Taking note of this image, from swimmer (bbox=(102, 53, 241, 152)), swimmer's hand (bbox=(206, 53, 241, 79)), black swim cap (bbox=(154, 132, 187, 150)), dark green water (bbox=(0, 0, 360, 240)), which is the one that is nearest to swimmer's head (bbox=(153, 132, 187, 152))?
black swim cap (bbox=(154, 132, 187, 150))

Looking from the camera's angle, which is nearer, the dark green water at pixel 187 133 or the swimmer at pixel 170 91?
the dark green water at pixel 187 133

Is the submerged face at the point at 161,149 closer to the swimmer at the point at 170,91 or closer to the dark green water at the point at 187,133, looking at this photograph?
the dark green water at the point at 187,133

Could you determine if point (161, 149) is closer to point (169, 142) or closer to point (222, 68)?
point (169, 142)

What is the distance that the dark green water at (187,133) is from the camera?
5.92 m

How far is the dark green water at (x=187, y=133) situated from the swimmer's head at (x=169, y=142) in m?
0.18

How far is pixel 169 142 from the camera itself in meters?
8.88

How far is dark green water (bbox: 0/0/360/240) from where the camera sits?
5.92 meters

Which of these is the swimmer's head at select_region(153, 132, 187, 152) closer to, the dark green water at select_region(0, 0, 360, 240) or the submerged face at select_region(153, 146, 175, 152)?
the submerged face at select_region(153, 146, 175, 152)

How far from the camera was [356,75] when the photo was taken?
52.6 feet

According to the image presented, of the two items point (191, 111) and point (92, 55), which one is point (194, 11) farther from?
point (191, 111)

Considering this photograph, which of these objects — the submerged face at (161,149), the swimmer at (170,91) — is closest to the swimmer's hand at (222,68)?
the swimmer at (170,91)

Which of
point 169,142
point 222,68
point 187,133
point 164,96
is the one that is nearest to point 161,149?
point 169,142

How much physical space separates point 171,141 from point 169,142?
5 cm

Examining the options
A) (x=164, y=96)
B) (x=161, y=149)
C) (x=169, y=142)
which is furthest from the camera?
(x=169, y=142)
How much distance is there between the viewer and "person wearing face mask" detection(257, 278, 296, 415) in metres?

● **REQUIRED WORK**
Copy all of the records above word for word, answers included, changing nothing.

● **SOLUTION**
Taking note of this image, from swimmer (bbox=(102, 53, 241, 152)), swimmer's hand (bbox=(206, 53, 241, 79)), black swim cap (bbox=(154, 132, 187, 150)), dark green water (bbox=(0, 0, 360, 240)), which is the one that is nearest to swimmer's head (bbox=(153, 132, 187, 152))?
black swim cap (bbox=(154, 132, 187, 150))

Looking from the camera's angle, which is nearer, the dark green water at pixel 187 133 or the swimmer at pixel 170 91?
the dark green water at pixel 187 133

Is the submerged face at the point at 161,149 closer to the swimmer at the point at 170,91 or closer to the dark green water at the point at 187,133, looking at this photograph?
the dark green water at the point at 187,133

Could you determine if point (161, 149) is closer to point (169, 142) or closer to point (222, 68)?
point (169, 142)

What is the distance that the dark green water at (187,133) is from the camera?
5.92 m

How far is the dark green water at (x=187, y=133) situated from the swimmer's head at (x=169, y=142) in m?
0.18

How far is pixel 169 142 from the camera itself in meters?
8.88

How far is dark green water (bbox: 0/0/360/240) from where the camera sits?
5.92 meters

Which of these is the swimmer's head at select_region(153, 132, 187, 152) closer to, the dark green water at select_region(0, 0, 360, 240) or the submerged face at select_region(153, 146, 175, 152)?
the submerged face at select_region(153, 146, 175, 152)

How far from the camera was [356,75] when the photo was taken?
52.6 feet

According to the image presented, of the two items point (191, 111) and point (92, 55), which one is point (194, 11) farther from?
point (191, 111)

Considering this photograph, which of these objects — the submerged face at (161,149), the swimmer at (170,91) — is closest to the swimmer's hand at (222,68)?
the swimmer at (170,91)

Which of
point 169,142
point 222,68
point 187,133
point 164,96
is the one that is nearest to point 161,149?
point 169,142

How much physical space separates point 171,141 from point 169,142?
5 cm

Examining the options
A) (x=164, y=96)
B) (x=161, y=149)
C) (x=169, y=142)
which is furthest from the camera?
(x=169, y=142)
How much distance is there between the viewer and "person wearing face mask" detection(257, 278, 296, 415) in metres?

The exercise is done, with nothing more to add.